- Source extract -
----
Career highlights and awards
- American Association ERA leader (1891);

= Ed Crane (baseball) =

American baseball player (1862–1896)

Edward Nicholas Crane (May 27, 1862 – September 20, 1896), nicknamed Cannonball, was an American right-handed pitcher and outfielder in Major League Baseball for eight seasons. He played for the Boston Reds (1884), Providence Grays (1885), Buffalo Bisons (1885), Washington Nationals (1886), New York Giants (NL) (1888–89, 1892–93), New York Giants (PL) (1890), Cincinnati Kelly's Killers (1891), Cincinnati Reds (1891), and Brooklyn Grooms (1893). Crane was the first pitcher in the history of major league baseball to record 4 strikeouts in a single inning (New York Giants, 1888), and is one of the few players to play in four major leagues: the Union Association, the National League, the Players' League, and the American Association.

Born in Boston, Cannonball Crane was a man of uncommon strength. In his prime, he was described as "a giant in physical strength and proportions." He reportedly could throw a baseball 135 yards, farther than anyone else who played the game in his era. After his playing career ended, he died from what was officially declared an accidental overdose but was reported by others to have been a suicide.

== Early years (1884–87) ==
Cannonball debuted in April 1884 with the Boston Reds of the Union Association. He played in 101 games for the Reds, including 57 as an outfielder and 42 as a catcher. As a rookie, he was among the UA league leaders in most batting categories, with 12 home runs (2nd in the UA), a .451 slugging percentage (4th in the UA), 193 total bases (4th in the USA), 41 extra base hits (5th in the UA), 59 runs (7th in the UA), 122 hits (8th in the UA), and a .285 batting average (10th in the UA).

After a promising rookie year, Crane moved to the National League where he did not fare as well. In 1885, Crane played in the National League for the Providence Grays and Buffalo Bisons but appeared in only 14 games, all as an outfielder.

In 1886, he played in 80 games for the Washington Nationals, including 68 games as an outfielder and 10 games (70 innings) as a pitcher. His performance as a batter dropped off dramatically, as his batting average plummeted to .171 and he struck out 54 times. He did not fare much better as a pitcher, with a record of 1–7, an earned run average of 7.20 and an Adjusted ERA+ of 45.
----
Source data:
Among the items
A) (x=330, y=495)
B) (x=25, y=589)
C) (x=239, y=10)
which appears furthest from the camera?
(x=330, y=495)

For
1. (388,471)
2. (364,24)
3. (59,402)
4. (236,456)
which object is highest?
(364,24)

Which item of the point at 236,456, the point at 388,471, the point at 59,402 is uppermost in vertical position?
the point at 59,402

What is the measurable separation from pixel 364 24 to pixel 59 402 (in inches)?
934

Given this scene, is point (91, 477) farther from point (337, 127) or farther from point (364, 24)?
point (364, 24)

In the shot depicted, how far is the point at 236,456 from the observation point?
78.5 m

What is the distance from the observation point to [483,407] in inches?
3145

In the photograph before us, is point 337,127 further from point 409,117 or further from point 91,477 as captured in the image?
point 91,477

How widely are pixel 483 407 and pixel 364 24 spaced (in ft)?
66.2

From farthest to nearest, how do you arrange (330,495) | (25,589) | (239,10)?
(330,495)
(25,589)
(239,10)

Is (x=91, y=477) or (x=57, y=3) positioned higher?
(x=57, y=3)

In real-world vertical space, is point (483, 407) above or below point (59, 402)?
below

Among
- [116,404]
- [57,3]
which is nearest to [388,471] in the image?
----
- List of tasks -
- 1) Return the portion of the Ed Crane biography between "In 1886, he" and "ERA+ of 45.", inclusive.
- 2) According to the Ed Crane biography, how far could Crane reportedly throw a baseball?
- 3) Extend the Ed Crane biography, picking up after its final sentence.

- Answers to the problems -
- 1)
In 1886, he played in 80 games for the Washington Nationals, including 68 games as an outfielder and 10 games (70 innings) as a pitcher. His performance as a batter dropped off dramatically, as his batting average plummeted to .171 and he struck out 54 times. He did not fare much better as a pitcher, with a record of 1–7, an earned run average of 7.20 and an Adjusted ERA+ of 45.

- 2) 135 yards

- 3)
With a dismal performance in 1886, Crane did not find a spot in the major leagues in 1887. Instead, Crane went to Canada and had a tremendous season for the Toronto Maple Leafs in 1887. He won the International League batting title in 1887, hitting for a .428 average (bases on balls counted as hits for the 1887 season in the Int’l League.) His .428 average in 1887 still stands as the highest batting average by a pitcher in professional baseball. He also set the all-time Maple Leafs’ record with 33 wins, as he led the Maple Leafs to their first International League pennant. On one occasion in 1887, Crane won both games of a Saturday doubleheader and also hit the game-winning home run in the second game.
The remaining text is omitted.